1% – Road Trip

On ne m’avait jamais écrit de si beaux mots. Autrefois, on les aurait rédigé sur du papier grammé, caché dans des enveloppes dissimulées dans une boîte sous un lit. Depuis le temps, ça commencerait à faire un sacré tas sous le matelas. Puis il y avait ces virées en moto où le temps nous remplissait, elle et moi. Dans la journée, le temps défilait à toute allure et lorsque l’on s’arrêtait, lui aussi s’arrêtait.Partager la route, ça pousse les gens à se livrer un brin : vous passez la journée sans rien dire, tout seul sur votre bécane, et puis, le soir, parce que les kilomètres vous ont discrètement unis les uns avec les autres par des liens invisibles, alors vous perdez la pudeur et vous avez besoin d’ouvrir le cœur. Autour du feu, quand la nuit est tombée, dans le silence et la douceur de l’air, ça coule tout seul. Chacun y allait de ses confidences. Les liens se tissaient. Au travers des flammes, on percevait des filaments d’âmes s’entremêler et envelopper nos carcasses.
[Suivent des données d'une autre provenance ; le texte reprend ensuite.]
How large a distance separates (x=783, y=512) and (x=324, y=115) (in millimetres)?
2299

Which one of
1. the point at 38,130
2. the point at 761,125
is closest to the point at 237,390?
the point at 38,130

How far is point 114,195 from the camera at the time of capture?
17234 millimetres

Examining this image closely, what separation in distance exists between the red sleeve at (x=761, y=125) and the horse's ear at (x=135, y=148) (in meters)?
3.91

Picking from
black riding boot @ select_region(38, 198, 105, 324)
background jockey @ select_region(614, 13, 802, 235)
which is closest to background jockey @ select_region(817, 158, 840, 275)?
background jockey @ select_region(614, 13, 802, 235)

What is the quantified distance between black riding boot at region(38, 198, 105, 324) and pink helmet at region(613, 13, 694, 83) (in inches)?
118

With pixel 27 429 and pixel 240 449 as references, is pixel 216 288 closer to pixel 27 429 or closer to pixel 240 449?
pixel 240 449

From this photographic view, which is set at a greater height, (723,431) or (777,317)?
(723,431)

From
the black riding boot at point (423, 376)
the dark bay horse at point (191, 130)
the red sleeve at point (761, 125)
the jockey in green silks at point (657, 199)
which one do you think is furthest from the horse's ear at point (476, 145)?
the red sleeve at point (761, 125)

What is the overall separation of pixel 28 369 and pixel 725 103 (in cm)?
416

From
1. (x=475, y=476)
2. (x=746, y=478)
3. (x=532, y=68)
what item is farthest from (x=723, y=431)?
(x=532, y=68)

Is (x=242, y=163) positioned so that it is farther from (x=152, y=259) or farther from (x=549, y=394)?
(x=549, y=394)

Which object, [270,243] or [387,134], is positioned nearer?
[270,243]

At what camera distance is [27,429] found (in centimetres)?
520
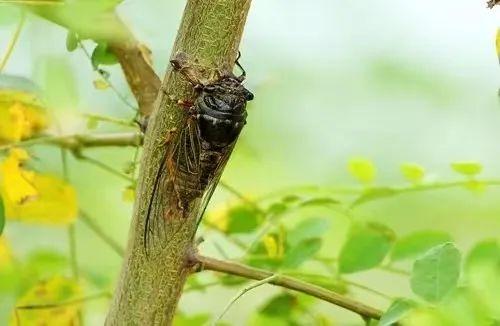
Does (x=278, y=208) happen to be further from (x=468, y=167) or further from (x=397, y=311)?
(x=397, y=311)

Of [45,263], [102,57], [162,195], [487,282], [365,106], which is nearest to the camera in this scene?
[487,282]

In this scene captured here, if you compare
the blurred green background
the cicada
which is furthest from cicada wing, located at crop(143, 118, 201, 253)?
the blurred green background

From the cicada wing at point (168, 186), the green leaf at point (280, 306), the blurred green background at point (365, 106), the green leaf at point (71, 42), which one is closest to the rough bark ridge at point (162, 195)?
the cicada wing at point (168, 186)

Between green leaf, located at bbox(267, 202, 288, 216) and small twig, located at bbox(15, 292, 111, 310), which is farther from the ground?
green leaf, located at bbox(267, 202, 288, 216)

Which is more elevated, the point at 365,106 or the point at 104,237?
the point at 365,106

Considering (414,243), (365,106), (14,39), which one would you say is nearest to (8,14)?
(14,39)

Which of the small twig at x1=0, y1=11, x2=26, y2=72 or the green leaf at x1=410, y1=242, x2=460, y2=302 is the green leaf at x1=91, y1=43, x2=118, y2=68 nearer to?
the small twig at x1=0, y1=11, x2=26, y2=72

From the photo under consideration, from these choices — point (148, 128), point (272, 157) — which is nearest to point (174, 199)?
point (148, 128)
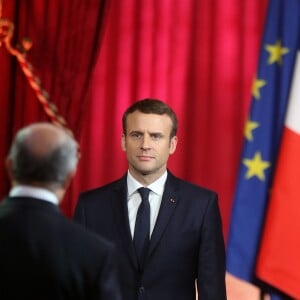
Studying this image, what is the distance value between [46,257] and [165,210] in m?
0.91

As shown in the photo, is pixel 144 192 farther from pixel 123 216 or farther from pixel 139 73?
pixel 139 73

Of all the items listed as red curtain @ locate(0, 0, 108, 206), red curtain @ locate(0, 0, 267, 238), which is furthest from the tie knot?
red curtain @ locate(0, 0, 108, 206)

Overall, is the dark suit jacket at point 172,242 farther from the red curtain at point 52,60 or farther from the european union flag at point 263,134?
the red curtain at point 52,60

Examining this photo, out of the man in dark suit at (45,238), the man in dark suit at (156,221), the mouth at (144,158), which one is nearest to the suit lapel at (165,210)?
the man in dark suit at (156,221)

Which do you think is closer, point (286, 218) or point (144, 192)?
point (144, 192)

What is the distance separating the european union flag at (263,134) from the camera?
9.46 feet

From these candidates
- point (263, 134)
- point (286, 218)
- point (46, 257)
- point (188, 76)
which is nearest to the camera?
point (46, 257)

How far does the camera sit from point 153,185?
214 cm

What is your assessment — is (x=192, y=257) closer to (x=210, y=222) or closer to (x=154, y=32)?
(x=210, y=222)

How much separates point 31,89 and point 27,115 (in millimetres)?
142

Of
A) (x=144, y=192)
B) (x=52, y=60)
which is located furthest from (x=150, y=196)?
(x=52, y=60)

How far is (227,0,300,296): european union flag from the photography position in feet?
9.46

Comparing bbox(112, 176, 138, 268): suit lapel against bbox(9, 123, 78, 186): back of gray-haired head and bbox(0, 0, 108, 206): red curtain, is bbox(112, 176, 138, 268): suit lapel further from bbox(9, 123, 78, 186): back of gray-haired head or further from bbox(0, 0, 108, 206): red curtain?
bbox(0, 0, 108, 206): red curtain

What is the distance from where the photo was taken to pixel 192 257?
209 centimetres
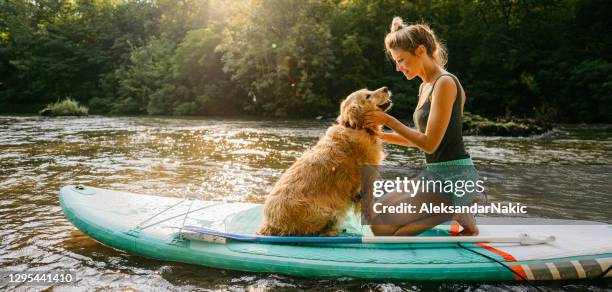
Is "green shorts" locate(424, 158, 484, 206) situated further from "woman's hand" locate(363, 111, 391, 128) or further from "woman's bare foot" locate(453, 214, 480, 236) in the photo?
"woman's hand" locate(363, 111, 391, 128)

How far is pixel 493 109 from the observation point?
2556 centimetres

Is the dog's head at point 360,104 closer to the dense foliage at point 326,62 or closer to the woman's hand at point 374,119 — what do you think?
the woman's hand at point 374,119

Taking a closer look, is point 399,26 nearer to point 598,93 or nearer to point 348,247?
point 348,247

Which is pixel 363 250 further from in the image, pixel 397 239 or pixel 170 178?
pixel 170 178

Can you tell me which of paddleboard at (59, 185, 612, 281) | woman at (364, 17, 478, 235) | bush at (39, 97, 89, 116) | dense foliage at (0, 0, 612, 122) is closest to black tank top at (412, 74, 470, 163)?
woman at (364, 17, 478, 235)

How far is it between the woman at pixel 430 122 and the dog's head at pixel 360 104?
57mm

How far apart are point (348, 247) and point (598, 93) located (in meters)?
23.2

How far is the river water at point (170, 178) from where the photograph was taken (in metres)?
3.16

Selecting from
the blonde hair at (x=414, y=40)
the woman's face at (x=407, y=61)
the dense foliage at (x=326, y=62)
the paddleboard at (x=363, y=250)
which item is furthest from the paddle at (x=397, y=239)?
the dense foliage at (x=326, y=62)

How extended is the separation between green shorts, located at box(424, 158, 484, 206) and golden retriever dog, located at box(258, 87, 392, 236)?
0.46 m

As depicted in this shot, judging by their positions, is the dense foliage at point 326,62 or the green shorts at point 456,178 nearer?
the green shorts at point 456,178

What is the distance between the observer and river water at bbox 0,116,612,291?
10.4ft

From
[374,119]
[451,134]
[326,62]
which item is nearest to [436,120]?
[451,134]

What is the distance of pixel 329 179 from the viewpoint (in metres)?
3.19
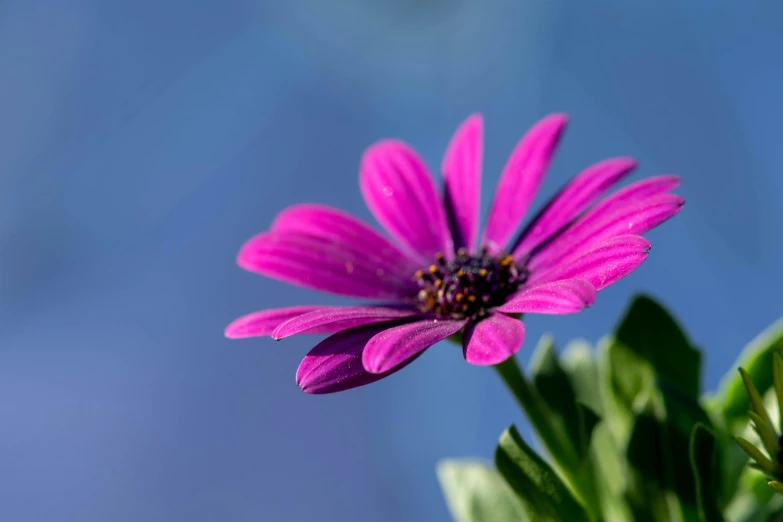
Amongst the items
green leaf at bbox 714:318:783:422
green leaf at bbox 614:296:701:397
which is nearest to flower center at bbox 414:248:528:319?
green leaf at bbox 614:296:701:397

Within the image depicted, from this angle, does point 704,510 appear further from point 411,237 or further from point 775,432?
point 411,237

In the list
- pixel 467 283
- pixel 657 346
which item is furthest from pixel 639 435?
pixel 467 283

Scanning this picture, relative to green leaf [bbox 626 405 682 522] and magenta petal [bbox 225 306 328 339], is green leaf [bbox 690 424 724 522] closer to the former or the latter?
green leaf [bbox 626 405 682 522]

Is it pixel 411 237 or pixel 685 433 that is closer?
pixel 685 433

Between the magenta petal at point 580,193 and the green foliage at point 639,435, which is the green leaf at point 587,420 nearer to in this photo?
the green foliage at point 639,435

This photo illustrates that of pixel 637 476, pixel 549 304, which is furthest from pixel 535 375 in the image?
pixel 549 304

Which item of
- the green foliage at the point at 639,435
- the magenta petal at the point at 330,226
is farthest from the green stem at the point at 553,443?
the magenta petal at the point at 330,226
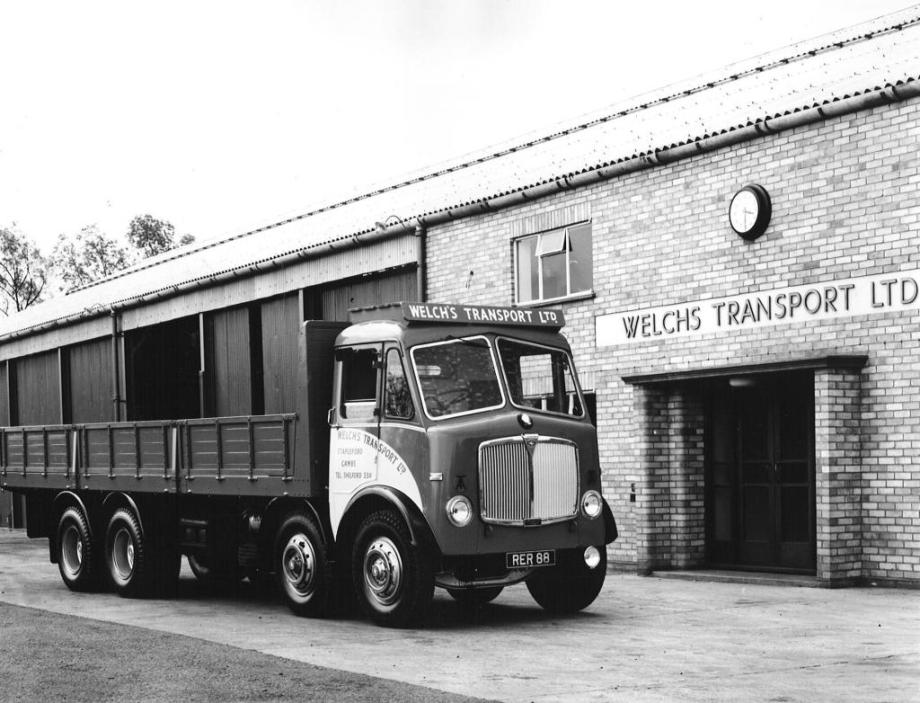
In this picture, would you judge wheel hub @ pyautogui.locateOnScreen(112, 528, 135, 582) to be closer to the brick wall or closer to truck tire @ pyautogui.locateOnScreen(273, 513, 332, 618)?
truck tire @ pyautogui.locateOnScreen(273, 513, 332, 618)

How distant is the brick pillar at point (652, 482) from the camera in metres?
15.9

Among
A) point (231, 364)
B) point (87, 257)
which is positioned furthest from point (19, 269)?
point (231, 364)

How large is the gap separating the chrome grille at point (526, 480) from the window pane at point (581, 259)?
5.93 m

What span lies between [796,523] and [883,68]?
507 centimetres

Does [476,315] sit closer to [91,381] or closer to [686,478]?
[686,478]

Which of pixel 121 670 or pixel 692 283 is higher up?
pixel 692 283

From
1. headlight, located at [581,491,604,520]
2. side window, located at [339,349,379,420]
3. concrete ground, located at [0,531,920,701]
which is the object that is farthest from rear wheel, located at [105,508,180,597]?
headlight, located at [581,491,604,520]

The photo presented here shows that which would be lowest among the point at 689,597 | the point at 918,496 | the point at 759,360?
the point at 689,597

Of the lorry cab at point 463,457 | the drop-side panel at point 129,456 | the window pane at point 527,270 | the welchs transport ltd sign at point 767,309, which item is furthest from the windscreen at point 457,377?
the window pane at point 527,270

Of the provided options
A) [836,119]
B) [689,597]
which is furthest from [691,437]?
[836,119]

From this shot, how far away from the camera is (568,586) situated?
12.1m

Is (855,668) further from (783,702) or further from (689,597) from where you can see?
(689,597)

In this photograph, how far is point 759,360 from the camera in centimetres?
1466

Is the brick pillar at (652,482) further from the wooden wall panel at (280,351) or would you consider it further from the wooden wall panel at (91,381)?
the wooden wall panel at (91,381)
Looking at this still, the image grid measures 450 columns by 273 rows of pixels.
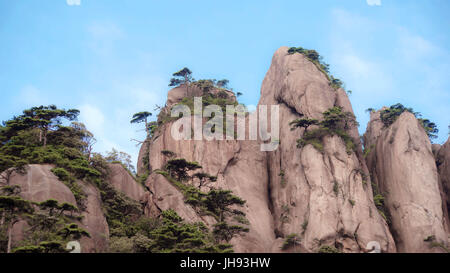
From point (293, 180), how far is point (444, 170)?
15902 mm

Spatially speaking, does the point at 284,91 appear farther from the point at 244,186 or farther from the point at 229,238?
the point at 229,238

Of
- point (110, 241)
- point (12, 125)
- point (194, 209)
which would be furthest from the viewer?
point (12, 125)

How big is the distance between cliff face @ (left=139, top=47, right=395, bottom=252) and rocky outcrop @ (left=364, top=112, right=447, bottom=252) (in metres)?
2.40

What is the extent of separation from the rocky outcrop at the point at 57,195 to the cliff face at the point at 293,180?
18.4 ft

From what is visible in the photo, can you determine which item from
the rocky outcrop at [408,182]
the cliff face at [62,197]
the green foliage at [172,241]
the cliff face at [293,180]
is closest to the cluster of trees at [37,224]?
the cliff face at [62,197]

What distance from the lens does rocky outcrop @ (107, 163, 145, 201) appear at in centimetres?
3936

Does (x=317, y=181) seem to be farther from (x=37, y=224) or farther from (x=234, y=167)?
(x=37, y=224)

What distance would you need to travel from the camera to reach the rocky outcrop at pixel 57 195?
28938 mm

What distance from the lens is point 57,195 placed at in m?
29.8

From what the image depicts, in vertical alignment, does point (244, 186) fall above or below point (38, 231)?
above

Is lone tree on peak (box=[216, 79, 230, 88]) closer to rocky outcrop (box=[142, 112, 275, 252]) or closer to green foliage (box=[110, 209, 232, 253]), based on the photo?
rocky outcrop (box=[142, 112, 275, 252])
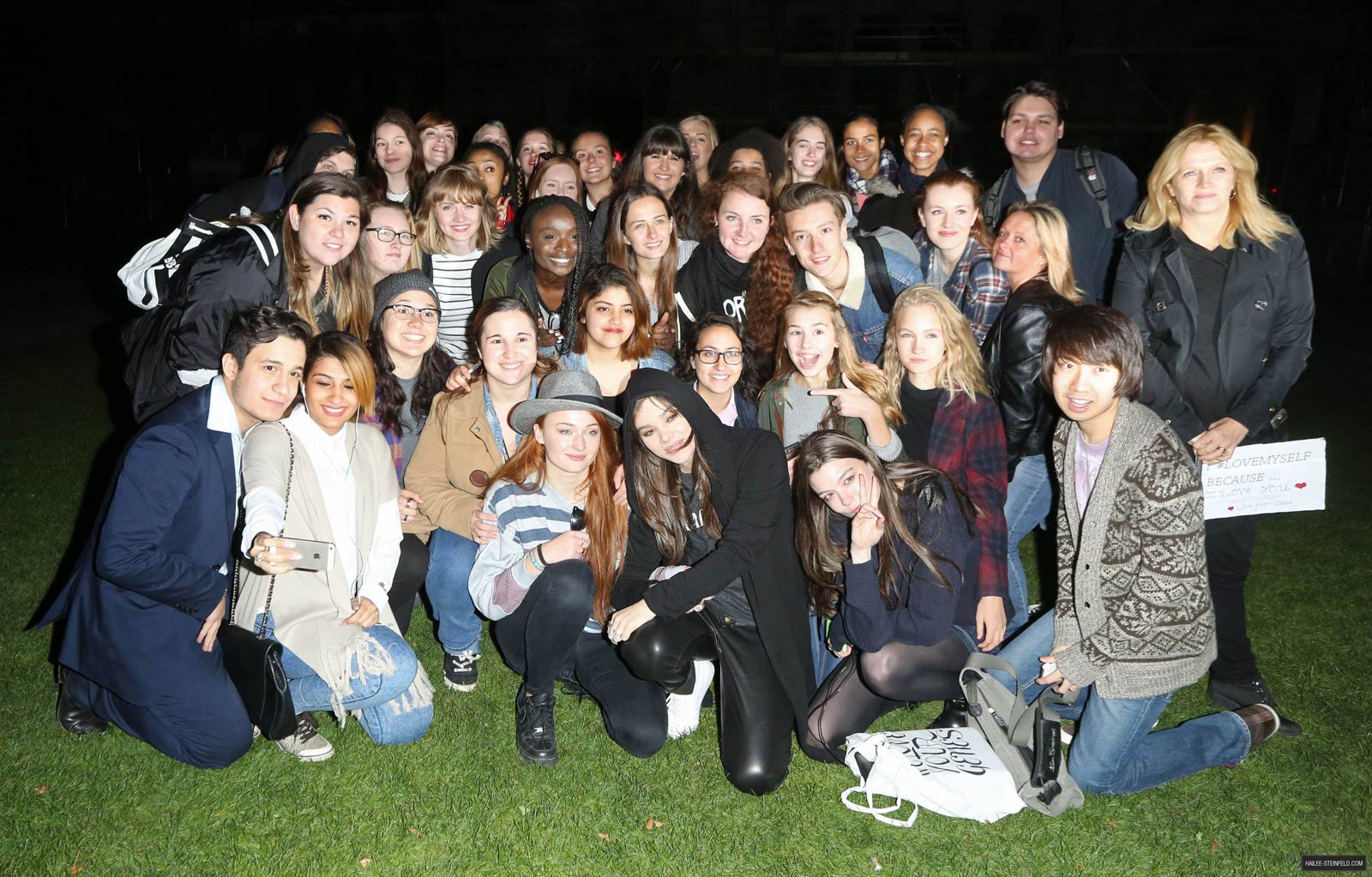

La nuit, on laissait nos esprits s’évader et rejoindre le vent dans un murmure nocturne. Je me suis pris à croire que les anges aimaient triturer les carburateurs et écouter du rock N’Roll.

Parfois, il y avait des silences. Comme si le temps s’arrêtait dans nos caboches. Puis, des mots, maladroits, incongrus. On les recueillait sans les juger, sans s’immiscer. Il n’y avait rien à juger ou trahir. Certes, il avait des secrets, des non-dits. Mais c’était pas bien grave. Moi, je prenais ces silences comme un dû, comme si il y avait un secret et qu’il fallait se tenir devant la porte pour empêcher quiconque de le profaner. Si la porte s’ouvrait, c’était sans violence, naturellement. Nous, on attendait. Attendre, c’est parfois huiler des gonds.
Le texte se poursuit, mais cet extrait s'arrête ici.